Check each line of the listing for the word "tilting" and report the ones that have it.

#### [RECORDS FOR THIS EXERCISE]

────────────────

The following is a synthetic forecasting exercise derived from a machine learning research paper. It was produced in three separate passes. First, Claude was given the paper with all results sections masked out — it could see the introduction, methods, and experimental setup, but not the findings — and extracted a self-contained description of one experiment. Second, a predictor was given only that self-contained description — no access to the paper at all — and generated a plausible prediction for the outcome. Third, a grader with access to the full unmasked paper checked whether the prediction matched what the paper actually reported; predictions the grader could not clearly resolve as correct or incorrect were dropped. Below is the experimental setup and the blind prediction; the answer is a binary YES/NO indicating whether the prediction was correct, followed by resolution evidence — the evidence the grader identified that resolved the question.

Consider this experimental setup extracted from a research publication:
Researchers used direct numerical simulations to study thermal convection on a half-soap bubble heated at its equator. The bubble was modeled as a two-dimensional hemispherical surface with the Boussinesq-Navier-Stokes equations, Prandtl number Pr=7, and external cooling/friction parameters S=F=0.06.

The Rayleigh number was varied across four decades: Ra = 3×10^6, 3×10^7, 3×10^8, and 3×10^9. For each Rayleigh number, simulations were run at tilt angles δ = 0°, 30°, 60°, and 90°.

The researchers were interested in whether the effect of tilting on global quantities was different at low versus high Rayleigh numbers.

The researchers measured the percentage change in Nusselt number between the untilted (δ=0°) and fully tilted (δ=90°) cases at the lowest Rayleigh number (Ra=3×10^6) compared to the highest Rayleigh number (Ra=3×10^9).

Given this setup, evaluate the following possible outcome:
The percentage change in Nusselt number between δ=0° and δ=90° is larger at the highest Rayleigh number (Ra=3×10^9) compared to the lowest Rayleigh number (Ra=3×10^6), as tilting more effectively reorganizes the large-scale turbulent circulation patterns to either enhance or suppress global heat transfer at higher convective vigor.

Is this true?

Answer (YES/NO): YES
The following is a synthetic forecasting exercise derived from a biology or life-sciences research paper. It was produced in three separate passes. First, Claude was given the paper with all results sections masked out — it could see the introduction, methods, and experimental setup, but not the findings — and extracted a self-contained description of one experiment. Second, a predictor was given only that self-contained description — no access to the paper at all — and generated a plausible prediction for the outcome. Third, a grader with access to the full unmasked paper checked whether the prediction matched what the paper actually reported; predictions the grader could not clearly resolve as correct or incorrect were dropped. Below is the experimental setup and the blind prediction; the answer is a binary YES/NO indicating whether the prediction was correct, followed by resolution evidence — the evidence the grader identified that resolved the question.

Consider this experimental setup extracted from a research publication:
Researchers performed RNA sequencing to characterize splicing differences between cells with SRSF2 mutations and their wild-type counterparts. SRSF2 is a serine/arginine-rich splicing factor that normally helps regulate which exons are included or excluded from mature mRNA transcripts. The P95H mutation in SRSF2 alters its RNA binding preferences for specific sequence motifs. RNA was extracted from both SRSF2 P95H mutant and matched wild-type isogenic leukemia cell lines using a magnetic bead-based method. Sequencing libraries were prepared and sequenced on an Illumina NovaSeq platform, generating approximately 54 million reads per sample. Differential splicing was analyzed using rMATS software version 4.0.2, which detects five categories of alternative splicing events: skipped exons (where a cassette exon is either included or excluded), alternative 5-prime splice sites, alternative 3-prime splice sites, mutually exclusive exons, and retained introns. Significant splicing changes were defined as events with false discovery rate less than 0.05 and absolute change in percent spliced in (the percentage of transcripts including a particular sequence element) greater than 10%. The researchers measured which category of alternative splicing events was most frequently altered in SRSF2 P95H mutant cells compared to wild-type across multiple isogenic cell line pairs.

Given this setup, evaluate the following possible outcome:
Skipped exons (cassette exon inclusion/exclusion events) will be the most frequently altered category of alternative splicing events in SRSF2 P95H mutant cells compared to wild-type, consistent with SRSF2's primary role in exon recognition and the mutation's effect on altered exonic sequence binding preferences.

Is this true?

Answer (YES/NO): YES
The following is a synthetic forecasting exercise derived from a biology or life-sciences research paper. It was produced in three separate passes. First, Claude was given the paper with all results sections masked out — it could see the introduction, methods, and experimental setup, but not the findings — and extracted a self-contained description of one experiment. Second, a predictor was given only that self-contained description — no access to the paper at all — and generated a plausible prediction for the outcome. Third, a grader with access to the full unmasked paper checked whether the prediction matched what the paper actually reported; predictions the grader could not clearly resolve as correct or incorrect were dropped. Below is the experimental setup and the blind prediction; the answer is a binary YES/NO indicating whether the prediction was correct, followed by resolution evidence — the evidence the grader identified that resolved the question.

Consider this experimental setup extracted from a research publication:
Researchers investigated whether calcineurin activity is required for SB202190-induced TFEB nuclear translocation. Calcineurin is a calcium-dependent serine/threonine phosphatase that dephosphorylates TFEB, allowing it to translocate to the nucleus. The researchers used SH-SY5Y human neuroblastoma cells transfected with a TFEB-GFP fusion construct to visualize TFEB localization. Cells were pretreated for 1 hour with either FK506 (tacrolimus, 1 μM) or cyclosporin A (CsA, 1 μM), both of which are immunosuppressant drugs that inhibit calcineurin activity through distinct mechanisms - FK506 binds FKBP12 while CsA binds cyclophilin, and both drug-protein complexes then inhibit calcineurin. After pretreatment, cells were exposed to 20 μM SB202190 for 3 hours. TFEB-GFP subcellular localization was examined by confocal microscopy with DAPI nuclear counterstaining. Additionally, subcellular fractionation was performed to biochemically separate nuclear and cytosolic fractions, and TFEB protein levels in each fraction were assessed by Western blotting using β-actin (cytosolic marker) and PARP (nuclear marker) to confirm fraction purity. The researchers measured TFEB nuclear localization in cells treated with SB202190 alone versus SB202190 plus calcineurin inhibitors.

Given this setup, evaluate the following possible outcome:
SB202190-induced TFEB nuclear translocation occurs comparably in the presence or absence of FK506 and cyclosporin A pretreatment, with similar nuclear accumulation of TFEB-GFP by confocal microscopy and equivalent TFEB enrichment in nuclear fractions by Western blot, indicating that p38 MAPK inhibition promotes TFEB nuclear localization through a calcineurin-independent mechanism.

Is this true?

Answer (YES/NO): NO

────────────────

#### [THE ANSWER]
The researchers were interested in whether the effect of tilting on global quantities was different at low versus high Rayleigh numbers.
The percentage change in Nusselt number between δ=0° and δ=90° is larger at the highest Rayleigh number (Ra=3×10^9) compared to the lowest Rayleigh number (Ra=3×10^6), as tilting more effectively reorganizes the large-scale turbulent circulation patterns to either enhance or suppress global heat transfer at higher convective vigor.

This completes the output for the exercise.